● **SELECTED PASSAGE**:
Q&A With Anna Adachi-Mejia, Director of Dartmouth’s Health Promotion Research Center

Anna Adachi-Mejia, Director of the Health Promotion Research Center at DartmouthFor the past two years, The Dartmouth Institute’s Anna Adachi-Mejia, PhD, has helped lead the Health Promotion Research Center at Dartmouth (HPRCD) as deputy director. Supported by a $3.7 million cooperative agreement from the CDC as part of its charge to ‘build healthier communities,’ the HPRCD's work includes testing and applying approaches that can improve the nation's health, particularly in the areas of obesity, tobacco use, and mental health.

Recently, Adachi-Mejia was appointed to Director of HPRCD by Stephen Bartels, MD, MS, the lead Principal Investigator for HPRCD, which is based at The Dartmouth Institute. Below she reflects on her work and HPRCD’s role in addressing some of today's pressing public health concerns.

Q: Congratulations on being named the Director of the HPRCD. The HPRCD is part of a national CDC network. Can you describe your connection to the network?

A: We are part of a larger national network of 26 Prevention Research Centers across the country. Each center engages in collaborative research with community and clinical partners to address practical health promotion and disease prevention strategies that can bring long-term benefits to our community.

Q: What are HPRCD’s focus areas?

A: At HPRCD, we identify needs, provide technical assistance, develop partnerships, and mentor early research career investigators. HPRCD investigators specialize in public health topic areas including obesity, tobacco, epilepsy, oral health, survivorship, and healthy aging. The core research team focuses on high-risk populations with obesity and/or tobacco dependence receiving care in community mental health centers and in primary care settings. Our lead Principal Investigator, Stephen Bartels, MD, MS, is nationally recognized in this area. He also mentors junior faculty on research career development and on writing successful research grants.

Q: How can researchers learn more about HPRCD’s activities?

A: On our website, www.hprcd.org, you can find resources for researchers and for the general public, information about our events, information about partner events, and links to press releases about our investigators’ work. Our Research Assistant Stephanie Kelly posts weekly updates, so check back often! The events page displays information about the monthly Research Think Tanks that I facilitate.

Q: Tell us more about those Research Think Tanks. What is their purpose?

A: HPRCD hosts monthly Obesity and Tobacco Research Think Tanks as an opportunity for Dartmouth researchers and their collaborators to discuss current issues related to their grant applications. At these meetings we offer technical assistance and facilitate new connections. Researchers can bring a question, talk about a need, or bring the aims of their next grant. We focus on helping attendees think through what they need to move their work forward.

Q: Among your own studies you have explored barriers to physical activity in rural areas. What are some of your next steps for your own research?

A: One of the interesting findings in my most recent paper on barriers to physical activity is that rural women often wrote about physical impediment as being a barrier to physical activity. In those cases women don’t need to hear more messages about their need to be more active. Instead, they need help with working through how to be more active in spite of having impairment. I hope that in future interventions we can integrate more physical rehabilitation and/or occupational therapy to help people work towards greater ability to be more active.

Q: You also co-chair the Physical Activity Policy Research Network Plus (PAPRN+) Older Adult Working Group. Can you tell us more about that?

A: This national group is committed to raising awareness of and promoting policies and priorities on active aging through shared research and evaluation. The group is comprised of multidisciplinary experts ranging from practitioners to researchers. One of our subgroups plans to study promotion of outdoor physical activity for older adults in the context of policy recommendations. We welcome new members to join us at any time!

● **DATA FOR REVIEW**:
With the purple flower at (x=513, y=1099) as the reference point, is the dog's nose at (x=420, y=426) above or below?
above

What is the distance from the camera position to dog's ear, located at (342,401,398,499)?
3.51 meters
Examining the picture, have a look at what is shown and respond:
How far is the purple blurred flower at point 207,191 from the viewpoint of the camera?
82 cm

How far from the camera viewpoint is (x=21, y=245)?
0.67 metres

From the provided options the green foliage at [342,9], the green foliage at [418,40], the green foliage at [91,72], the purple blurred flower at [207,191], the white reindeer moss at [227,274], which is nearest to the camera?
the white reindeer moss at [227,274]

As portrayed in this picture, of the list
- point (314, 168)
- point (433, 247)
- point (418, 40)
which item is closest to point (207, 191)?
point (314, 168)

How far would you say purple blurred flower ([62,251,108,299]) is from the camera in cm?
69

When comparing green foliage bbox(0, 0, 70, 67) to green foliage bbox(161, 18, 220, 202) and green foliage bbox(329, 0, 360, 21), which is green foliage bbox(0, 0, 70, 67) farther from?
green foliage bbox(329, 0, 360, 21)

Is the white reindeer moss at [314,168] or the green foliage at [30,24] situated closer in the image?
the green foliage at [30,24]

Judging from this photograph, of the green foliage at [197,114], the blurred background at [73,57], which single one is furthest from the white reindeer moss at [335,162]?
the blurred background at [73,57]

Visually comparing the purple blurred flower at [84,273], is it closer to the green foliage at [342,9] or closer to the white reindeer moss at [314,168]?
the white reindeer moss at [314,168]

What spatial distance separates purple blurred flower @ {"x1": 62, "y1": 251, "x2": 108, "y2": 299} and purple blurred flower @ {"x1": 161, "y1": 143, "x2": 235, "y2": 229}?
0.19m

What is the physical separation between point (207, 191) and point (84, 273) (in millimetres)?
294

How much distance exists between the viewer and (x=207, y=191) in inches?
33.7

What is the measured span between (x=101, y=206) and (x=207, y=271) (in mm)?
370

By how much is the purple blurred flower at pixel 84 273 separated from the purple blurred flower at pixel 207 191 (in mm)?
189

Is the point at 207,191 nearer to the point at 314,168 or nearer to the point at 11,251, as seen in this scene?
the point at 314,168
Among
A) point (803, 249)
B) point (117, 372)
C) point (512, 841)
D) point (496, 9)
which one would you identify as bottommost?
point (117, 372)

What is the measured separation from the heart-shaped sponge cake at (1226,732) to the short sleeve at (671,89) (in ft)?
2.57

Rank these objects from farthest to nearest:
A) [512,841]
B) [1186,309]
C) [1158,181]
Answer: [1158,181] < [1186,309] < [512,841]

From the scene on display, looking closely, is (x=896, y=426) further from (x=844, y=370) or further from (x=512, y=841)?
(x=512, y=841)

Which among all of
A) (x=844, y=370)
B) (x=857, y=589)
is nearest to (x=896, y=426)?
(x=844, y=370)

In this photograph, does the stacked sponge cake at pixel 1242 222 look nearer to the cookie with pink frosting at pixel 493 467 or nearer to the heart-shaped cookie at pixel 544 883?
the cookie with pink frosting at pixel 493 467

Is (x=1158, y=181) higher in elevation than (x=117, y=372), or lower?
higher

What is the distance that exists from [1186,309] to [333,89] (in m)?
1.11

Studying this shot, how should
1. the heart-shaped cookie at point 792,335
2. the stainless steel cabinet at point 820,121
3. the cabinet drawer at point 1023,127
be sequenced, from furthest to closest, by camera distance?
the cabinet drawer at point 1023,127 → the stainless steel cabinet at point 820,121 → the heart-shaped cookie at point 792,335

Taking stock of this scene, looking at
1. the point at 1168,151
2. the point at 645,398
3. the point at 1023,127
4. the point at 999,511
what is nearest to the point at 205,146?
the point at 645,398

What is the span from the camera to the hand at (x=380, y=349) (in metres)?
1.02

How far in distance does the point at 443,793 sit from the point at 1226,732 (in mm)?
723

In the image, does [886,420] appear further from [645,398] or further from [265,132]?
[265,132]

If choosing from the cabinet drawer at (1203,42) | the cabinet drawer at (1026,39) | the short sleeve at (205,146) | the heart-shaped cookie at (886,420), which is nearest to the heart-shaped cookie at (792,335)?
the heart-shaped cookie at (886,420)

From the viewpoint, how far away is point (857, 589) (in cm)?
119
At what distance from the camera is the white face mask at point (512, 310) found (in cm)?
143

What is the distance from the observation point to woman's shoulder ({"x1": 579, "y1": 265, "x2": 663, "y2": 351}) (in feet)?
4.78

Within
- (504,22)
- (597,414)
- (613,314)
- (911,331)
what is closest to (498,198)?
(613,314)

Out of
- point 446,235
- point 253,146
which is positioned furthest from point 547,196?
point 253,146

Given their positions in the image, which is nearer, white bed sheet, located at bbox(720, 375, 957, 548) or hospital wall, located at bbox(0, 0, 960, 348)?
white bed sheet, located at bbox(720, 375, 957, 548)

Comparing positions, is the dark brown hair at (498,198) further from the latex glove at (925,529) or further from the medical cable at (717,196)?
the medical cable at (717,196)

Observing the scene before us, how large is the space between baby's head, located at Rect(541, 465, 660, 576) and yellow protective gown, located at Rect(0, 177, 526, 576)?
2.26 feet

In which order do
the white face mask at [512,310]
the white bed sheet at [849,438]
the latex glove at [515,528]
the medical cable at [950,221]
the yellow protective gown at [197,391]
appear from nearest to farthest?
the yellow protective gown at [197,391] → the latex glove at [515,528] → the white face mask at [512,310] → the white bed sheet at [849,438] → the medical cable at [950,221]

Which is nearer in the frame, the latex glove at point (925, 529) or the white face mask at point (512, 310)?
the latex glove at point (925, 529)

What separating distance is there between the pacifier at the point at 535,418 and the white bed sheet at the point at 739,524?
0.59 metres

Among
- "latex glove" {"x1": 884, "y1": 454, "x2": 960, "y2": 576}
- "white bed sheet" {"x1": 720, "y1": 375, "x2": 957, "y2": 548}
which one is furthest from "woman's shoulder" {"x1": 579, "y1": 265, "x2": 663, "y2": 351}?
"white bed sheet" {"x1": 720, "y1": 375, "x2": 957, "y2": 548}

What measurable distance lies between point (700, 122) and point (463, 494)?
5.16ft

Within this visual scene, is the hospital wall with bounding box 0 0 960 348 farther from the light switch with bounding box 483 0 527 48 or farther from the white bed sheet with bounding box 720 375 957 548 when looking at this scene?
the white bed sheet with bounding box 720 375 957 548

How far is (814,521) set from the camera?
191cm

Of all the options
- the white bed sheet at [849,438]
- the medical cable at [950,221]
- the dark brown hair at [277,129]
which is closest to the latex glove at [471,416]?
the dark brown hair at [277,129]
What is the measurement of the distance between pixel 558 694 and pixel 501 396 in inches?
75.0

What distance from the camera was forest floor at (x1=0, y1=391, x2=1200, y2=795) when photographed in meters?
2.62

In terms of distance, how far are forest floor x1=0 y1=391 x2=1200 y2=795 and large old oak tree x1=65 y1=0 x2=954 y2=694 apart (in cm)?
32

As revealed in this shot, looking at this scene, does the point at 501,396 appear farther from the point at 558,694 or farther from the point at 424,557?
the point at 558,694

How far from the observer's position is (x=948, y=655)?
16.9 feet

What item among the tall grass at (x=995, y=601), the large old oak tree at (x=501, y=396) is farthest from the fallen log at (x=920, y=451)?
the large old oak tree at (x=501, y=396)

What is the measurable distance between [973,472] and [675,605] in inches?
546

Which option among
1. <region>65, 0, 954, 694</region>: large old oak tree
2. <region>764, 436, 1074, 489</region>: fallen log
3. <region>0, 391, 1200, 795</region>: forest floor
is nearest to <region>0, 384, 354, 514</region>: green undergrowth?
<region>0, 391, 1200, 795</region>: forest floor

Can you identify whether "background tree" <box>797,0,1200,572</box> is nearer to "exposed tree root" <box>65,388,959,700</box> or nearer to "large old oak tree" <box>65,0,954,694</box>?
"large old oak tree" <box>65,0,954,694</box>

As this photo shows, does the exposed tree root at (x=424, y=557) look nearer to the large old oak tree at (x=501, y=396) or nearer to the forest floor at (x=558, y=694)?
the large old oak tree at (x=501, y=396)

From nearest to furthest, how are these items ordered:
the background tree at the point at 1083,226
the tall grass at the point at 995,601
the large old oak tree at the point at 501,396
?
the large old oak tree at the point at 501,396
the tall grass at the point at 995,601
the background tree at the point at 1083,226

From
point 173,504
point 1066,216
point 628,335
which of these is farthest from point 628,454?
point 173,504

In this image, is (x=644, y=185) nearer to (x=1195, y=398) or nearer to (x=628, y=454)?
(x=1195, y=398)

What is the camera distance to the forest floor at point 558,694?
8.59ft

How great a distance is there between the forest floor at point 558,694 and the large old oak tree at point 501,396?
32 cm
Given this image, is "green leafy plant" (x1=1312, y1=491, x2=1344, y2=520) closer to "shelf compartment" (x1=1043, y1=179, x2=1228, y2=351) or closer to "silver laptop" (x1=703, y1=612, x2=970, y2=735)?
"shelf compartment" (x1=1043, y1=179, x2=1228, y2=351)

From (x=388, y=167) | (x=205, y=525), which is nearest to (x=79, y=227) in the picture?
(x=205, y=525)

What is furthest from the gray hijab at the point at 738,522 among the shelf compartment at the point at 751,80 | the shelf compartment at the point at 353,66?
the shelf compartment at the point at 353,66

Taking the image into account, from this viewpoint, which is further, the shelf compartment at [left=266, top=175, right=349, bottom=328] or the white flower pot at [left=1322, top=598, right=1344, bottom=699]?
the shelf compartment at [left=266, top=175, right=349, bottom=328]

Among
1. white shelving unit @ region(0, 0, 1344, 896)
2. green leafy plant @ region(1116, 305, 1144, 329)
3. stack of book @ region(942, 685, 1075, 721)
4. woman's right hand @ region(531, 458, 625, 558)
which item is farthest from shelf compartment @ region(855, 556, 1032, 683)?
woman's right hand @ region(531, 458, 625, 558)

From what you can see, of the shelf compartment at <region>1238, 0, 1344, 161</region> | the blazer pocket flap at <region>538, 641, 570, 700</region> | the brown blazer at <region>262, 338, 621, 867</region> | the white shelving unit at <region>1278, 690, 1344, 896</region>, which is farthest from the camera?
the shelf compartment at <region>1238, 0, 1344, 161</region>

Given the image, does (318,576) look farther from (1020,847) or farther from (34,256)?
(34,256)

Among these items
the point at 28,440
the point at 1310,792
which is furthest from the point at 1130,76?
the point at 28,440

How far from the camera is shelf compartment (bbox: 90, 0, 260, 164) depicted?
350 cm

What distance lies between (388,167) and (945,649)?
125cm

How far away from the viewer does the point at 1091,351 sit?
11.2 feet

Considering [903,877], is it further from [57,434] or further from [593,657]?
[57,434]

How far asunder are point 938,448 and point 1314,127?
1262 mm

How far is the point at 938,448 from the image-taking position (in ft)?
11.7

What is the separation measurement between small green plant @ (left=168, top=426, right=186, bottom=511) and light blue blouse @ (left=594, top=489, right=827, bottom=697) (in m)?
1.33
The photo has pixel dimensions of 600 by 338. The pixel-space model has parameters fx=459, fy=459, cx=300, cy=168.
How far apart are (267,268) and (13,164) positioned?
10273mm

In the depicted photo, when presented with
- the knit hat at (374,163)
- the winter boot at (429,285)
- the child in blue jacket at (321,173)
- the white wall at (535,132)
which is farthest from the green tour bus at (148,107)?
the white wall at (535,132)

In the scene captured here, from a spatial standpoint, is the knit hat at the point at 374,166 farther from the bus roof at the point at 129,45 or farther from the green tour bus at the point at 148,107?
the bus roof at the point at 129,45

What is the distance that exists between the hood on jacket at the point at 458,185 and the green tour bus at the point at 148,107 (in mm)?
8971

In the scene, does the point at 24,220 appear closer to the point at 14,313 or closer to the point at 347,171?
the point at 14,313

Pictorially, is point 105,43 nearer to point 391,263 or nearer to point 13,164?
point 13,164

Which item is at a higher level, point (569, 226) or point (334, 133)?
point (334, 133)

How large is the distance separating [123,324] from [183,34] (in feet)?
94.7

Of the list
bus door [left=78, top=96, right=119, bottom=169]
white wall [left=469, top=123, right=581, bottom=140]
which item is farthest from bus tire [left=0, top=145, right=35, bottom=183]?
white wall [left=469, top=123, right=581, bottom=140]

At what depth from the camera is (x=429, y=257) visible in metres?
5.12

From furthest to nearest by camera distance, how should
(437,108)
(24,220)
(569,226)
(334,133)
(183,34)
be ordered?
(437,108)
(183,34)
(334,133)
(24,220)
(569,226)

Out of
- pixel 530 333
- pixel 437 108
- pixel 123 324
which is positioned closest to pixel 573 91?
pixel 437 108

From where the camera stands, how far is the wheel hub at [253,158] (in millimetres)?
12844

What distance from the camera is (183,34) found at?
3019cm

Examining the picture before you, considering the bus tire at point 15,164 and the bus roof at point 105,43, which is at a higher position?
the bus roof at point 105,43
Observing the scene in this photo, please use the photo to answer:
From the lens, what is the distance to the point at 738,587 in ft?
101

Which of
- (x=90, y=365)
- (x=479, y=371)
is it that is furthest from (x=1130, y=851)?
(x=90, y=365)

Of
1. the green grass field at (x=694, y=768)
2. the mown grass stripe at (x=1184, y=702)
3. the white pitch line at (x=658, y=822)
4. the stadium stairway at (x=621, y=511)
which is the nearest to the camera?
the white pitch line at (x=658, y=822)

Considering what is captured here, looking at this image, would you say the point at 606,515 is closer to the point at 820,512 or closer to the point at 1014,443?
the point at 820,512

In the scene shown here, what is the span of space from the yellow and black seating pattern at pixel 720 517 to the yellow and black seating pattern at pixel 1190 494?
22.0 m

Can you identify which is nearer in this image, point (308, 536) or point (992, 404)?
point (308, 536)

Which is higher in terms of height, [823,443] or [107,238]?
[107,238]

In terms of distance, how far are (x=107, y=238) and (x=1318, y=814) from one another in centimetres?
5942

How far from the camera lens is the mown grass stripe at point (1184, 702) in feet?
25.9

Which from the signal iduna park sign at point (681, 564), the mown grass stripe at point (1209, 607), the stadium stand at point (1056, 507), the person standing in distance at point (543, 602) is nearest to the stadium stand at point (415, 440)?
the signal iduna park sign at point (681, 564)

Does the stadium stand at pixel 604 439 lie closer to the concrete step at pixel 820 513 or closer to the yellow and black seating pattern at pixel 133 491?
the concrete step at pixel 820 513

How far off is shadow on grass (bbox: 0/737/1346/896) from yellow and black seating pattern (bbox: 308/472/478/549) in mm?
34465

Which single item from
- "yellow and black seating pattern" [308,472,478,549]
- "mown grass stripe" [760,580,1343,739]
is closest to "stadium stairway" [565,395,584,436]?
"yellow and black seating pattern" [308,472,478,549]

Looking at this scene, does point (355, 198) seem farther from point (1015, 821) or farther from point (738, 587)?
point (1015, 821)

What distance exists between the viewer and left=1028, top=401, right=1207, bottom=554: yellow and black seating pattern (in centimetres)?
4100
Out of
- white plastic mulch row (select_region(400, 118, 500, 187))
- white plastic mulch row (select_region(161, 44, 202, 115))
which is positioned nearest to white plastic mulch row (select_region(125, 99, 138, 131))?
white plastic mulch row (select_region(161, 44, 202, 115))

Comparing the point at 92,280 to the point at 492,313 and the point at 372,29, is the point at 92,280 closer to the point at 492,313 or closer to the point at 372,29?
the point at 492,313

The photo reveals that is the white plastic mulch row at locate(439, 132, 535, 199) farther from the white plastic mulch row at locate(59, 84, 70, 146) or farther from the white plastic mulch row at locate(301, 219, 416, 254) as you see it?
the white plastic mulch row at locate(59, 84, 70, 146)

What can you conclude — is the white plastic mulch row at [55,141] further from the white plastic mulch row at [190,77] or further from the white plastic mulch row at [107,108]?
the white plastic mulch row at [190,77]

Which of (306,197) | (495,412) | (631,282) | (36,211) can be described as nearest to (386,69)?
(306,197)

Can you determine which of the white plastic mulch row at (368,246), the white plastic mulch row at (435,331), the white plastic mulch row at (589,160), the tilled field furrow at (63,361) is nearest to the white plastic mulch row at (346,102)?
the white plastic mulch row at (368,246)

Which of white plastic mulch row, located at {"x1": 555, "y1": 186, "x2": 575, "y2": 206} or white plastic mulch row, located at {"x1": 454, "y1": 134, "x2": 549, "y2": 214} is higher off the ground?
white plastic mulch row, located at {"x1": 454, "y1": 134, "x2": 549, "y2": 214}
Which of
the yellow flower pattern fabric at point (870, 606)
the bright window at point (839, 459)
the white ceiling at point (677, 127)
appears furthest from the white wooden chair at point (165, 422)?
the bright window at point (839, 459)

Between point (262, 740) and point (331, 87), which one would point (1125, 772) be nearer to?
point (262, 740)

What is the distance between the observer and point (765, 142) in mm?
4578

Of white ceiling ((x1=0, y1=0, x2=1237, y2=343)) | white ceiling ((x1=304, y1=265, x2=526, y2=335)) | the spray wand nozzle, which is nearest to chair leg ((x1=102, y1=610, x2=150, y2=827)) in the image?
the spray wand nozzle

● **TASK DETAILS**:
From the interview with Anna Adachi-Mejia, write out word for word the passage starting with "Q: Among your" and going on through "ability to be more active.". You won't need the lines for this.

● **SOLUTION**:
Q: Among your own studies you have explored barriers to physical activity in rural areas. What are some of your next steps for your own research?

A: One of the interesting findings in my most recent paper on barriers to physical activity is that rural women often wrote about physical impediment as being a barrier to physical activity. In those cases women don’t need to hear more messages about their need to be more active. Instead, they need help with working through how to be more active in spite of having impairment. I hope that in future interventions we can integrate more physical rehabilitation and/or occupational therapy to help people work towards greater ability to be more active.